* TASK INSTRUCTIONS *
Can you edit the items below so that every "beard" becomes "facial hair", leaving everything else unchanged and leaving the pictures out of your answer?

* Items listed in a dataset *
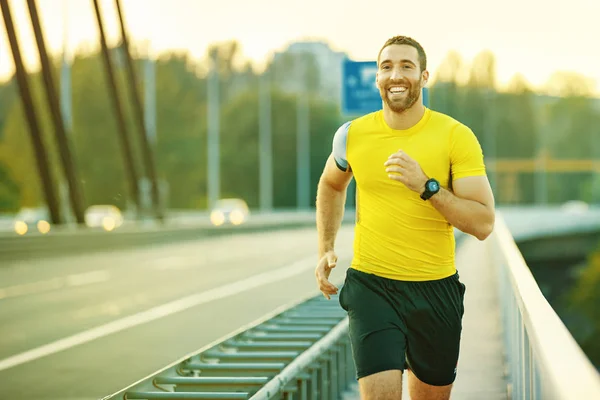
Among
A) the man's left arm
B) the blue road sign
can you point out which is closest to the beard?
the man's left arm

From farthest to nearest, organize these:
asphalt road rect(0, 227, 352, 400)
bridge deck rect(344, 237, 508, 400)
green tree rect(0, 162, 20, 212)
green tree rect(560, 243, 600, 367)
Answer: green tree rect(0, 162, 20, 212) < green tree rect(560, 243, 600, 367) < asphalt road rect(0, 227, 352, 400) < bridge deck rect(344, 237, 508, 400)

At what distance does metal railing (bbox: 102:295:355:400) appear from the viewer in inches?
260

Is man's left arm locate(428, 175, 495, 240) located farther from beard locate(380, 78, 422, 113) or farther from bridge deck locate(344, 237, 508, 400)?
bridge deck locate(344, 237, 508, 400)

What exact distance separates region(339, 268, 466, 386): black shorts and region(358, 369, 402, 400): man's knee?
0.03 m

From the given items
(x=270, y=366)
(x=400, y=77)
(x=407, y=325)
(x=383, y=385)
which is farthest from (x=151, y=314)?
Answer: (x=400, y=77)

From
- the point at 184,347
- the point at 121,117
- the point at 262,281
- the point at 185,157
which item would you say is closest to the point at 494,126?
the point at 185,157

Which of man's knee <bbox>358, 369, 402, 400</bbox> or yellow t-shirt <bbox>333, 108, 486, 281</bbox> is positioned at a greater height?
yellow t-shirt <bbox>333, 108, 486, 281</bbox>

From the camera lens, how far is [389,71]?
517 cm

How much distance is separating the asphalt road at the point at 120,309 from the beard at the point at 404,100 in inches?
202

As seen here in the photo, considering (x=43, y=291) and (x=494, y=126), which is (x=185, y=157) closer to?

* TASK RESPONSE *
Among
A) the man's left arm
B) the blue road sign
can you point out which is closest to the facial hair?
the man's left arm

From farthest to nearest, organize these:
asphalt road rect(0, 227, 352, 400)
bridge deck rect(344, 237, 508, 400)
green tree rect(0, 162, 20, 212)
green tree rect(560, 243, 600, 367)
Answer: green tree rect(0, 162, 20, 212) < green tree rect(560, 243, 600, 367) < asphalt road rect(0, 227, 352, 400) < bridge deck rect(344, 237, 508, 400)

At what distance does metal railing (bbox: 102:295:355:400) appear from the viewer in inches?
260

Is man's left arm locate(428, 175, 495, 240) located farther from facial hair locate(380, 78, 422, 113) or farther from bridge deck locate(344, 237, 508, 400)?
bridge deck locate(344, 237, 508, 400)

What exact distance separates region(339, 268, 466, 386): black shorts and region(358, 369, 402, 400): man's knee?
0.03 m

From the given items
(x=270, y=366)
(x=400, y=77)
(x=407, y=325)
(x=383, y=385)
which is farthest from (x=151, y=314)?
Answer: (x=400, y=77)

From
- the point at 184,347
- the point at 121,117
- the point at 262,281
- the point at 185,157
which item would you say is closest to the point at 494,126?
the point at 185,157

Which of man's knee <bbox>358, 369, 402, 400</bbox> or yellow t-shirt <bbox>333, 108, 486, 281</bbox> is positioned at a greater height?
yellow t-shirt <bbox>333, 108, 486, 281</bbox>

From the camera lens, how far is [389,71]?
517 cm

How much distance is separating the asphalt road at the point at 120,309 from the facial hair at the point at 404,100 in inches?
202

As seen here in the photo, considering (x=43, y=291) and (x=494, y=126), which is (x=185, y=157) closer to?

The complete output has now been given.